_Image and question items:_
++++

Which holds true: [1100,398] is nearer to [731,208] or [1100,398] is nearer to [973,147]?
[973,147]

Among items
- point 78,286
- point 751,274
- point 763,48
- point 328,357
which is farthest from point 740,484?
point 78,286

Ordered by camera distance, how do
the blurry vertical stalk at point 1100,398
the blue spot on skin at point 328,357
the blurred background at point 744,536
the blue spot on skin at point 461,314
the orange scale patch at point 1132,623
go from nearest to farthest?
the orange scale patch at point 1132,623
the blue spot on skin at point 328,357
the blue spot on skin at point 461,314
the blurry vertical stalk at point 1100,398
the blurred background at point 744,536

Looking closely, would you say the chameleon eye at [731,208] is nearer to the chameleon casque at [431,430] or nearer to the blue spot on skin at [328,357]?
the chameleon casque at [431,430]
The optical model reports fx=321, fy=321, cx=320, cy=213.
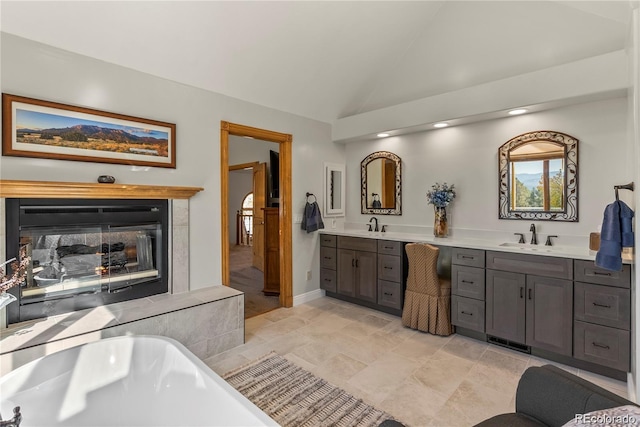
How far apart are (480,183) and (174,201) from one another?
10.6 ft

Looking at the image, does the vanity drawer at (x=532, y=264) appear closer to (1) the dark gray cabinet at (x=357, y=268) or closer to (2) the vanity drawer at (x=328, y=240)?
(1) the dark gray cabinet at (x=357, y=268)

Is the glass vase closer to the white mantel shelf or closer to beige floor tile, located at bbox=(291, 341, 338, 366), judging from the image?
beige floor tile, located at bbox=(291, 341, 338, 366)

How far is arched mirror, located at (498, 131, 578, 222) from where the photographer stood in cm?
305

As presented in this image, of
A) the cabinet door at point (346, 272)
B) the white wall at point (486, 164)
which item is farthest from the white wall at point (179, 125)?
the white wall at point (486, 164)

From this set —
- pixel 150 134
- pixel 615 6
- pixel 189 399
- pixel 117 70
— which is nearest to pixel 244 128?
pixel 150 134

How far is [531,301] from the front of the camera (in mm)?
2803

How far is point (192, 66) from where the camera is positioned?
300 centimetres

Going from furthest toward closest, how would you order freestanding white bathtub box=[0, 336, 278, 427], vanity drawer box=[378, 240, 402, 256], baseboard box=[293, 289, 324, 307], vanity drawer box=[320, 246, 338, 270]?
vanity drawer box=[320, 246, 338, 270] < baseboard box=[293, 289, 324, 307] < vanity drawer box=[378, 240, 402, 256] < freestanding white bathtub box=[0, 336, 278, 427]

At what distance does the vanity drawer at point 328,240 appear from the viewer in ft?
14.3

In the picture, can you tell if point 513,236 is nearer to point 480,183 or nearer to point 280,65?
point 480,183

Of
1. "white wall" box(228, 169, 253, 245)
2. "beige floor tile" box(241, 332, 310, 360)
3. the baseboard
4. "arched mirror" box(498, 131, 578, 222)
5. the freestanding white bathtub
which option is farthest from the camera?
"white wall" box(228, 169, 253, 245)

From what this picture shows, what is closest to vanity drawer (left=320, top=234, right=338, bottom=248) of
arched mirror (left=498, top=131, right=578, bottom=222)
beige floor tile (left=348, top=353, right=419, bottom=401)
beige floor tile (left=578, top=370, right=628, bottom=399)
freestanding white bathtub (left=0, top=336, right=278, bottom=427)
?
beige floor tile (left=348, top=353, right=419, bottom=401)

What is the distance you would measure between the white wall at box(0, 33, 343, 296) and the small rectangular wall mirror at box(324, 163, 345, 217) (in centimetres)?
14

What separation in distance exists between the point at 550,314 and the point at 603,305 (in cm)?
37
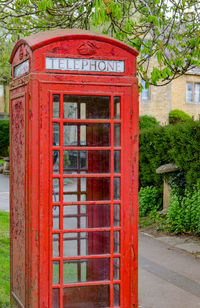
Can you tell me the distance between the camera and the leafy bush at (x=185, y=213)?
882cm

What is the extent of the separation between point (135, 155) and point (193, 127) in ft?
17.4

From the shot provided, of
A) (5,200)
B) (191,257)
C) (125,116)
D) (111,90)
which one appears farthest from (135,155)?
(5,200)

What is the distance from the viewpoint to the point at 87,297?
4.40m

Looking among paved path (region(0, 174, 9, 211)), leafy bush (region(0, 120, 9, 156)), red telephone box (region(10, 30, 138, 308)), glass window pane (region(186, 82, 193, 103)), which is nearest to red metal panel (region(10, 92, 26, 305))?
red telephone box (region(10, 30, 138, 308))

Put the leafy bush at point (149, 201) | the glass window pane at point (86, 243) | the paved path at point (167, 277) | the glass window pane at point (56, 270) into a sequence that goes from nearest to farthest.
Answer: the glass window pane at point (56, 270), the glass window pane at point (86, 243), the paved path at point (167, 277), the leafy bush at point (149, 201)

++++

_WHAT YOU SHOULD DO:_ Would you copy out all of the items above word for word, leaving out the pictures?

_TASK OUTPUT:_
Which holds true: [1100,398] is nearer to [731,208] or [1100,398] is nearer to [973,147]?
[973,147]

Among items
- point 78,286
- point 751,274
- point 763,48
- point 328,357
which is farthest from point 740,484?
point 78,286

Ordered by camera distance, how do
the blurry vertical stalk at point 1100,398
the blue spot on skin at point 328,357
the blurred background at point 744,536
the blue spot on skin at point 461,314
the orange scale patch at point 1132,623
go from nearest to farthest?
the orange scale patch at point 1132,623
the blue spot on skin at point 328,357
the blue spot on skin at point 461,314
the blurry vertical stalk at point 1100,398
the blurred background at point 744,536

Looking closely, would you say the chameleon eye at [731,208] is nearer to the chameleon casque at [431,430] or nearer to the blue spot on skin at [328,357]?
the chameleon casque at [431,430]
The optical model reports fx=321, fy=321, cx=320, cy=213.
How far apart are (480,183) and (174,201) from one another?
10.6 ft

Looking at the image, does the vanity drawer at (x=532, y=264) appear closer to (1) the dark gray cabinet at (x=357, y=268) or closer to (2) the vanity drawer at (x=328, y=240)?
(1) the dark gray cabinet at (x=357, y=268)

Is the glass vase closer to the white mantel shelf or closer to beige floor tile, located at bbox=(291, 341, 338, 366), judging from the image?
beige floor tile, located at bbox=(291, 341, 338, 366)

How far is arched mirror, located at (498, 131, 578, 222) from where the photographer stood in cm?
305

As presented in this image, of
A) the cabinet door at point (346, 272)
B) the white wall at point (486, 164)
which item is farthest from the white wall at point (179, 125)?
the white wall at point (486, 164)

From this set —
- pixel 150 134
- pixel 615 6
- pixel 189 399
- pixel 117 70
— which is nearest to pixel 244 128?
pixel 150 134

How far is [531,301] from the front of the camera (in mm)?
2803

How far is point (192, 66) from where the camera is positioned?
300 centimetres

Going from furthest toward closest, how would you order freestanding white bathtub box=[0, 336, 278, 427], vanity drawer box=[378, 240, 402, 256], baseboard box=[293, 289, 324, 307], vanity drawer box=[320, 246, 338, 270]?
vanity drawer box=[320, 246, 338, 270] < baseboard box=[293, 289, 324, 307] < vanity drawer box=[378, 240, 402, 256] < freestanding white bathtub box=[0, 336, 278, 427]

At what distance does the vanity drawer at point 328,240 appear from the viewer in ft?
14.3

In the picture, can you tell if point 513,236 is nearer to point 480,183 or nearer to point 280,65?
point 480,183

Of
1. "white wall" box(228, 169, 253, 245)
2. "beige floor tile" box(241, 332, 310, 360)
3. the baseboard
4. "arched mirror" box(498, 131, 578, 222)
5. the freestanding white bathtub
which option is farthest from the camera?
"white wall" box(228, 169, 253, 245)

From what this picture shows, what is closest to vanity drawer (left=320, top=234, right=338, bottom=248) of
arched mirror (left=498, top=131, right=578, bottom=222)
beige floor tile (left=348, top=353, right=419, bottom=401)
beige floor tile (left=578, top=370, right=628, bottom=399)
freestanding white bathtub (left=0, top=336, right=278, bottom=427)
?
beige floor tile (left=348, top=353, right=419, bottom=401)

What is the distance you would measure between the white wall at box(0, 33, 343, 296) and the small rectangular wall mirror at box(324, 163, 345, 217) (in centimetres)?
14

What separation in distance exists between the point at 550,314 and the point at 603,305 (in cm)?
37
Can you tell me the distance between the camera and the leafy bush at (x=185, y=213)?
882cm

What is the extent of the separation between point (135, 155) and point (193, 127) in ft?
17.4

From the shot provided, of
A) (5,200)
B) (191,257)
C) (125,116)
D) (111,90)
which one appears farthest from (135,155)?
(5,200)

What is the distance from the viewpoint to the point at 87,297?
4.40m

Looking among paved path (region(0, 174, 9, 211)), leafy bush (region(0, 120, 9, 156)), red telephone box (region(10, 30, 138, 308)), glass window pane (region(186, 82, 193, 103)), which is nearest to red metal panel (region(10, 92, 26, 305))?
red telephone box (region(10, 30, 138, 308))

Put the leafy bush at point (149, 201) | the glass window pane at point (86, 243) | the paved path at point (167, 277) | the glass window pane at point (56, 270) into a sequence that goes from nearest to farthest.
Answer: the glass window pane at point (56, 270), the glass window pane at point (86, 243), the paved path at point (167, 277), the leafy bush at point (149, 201)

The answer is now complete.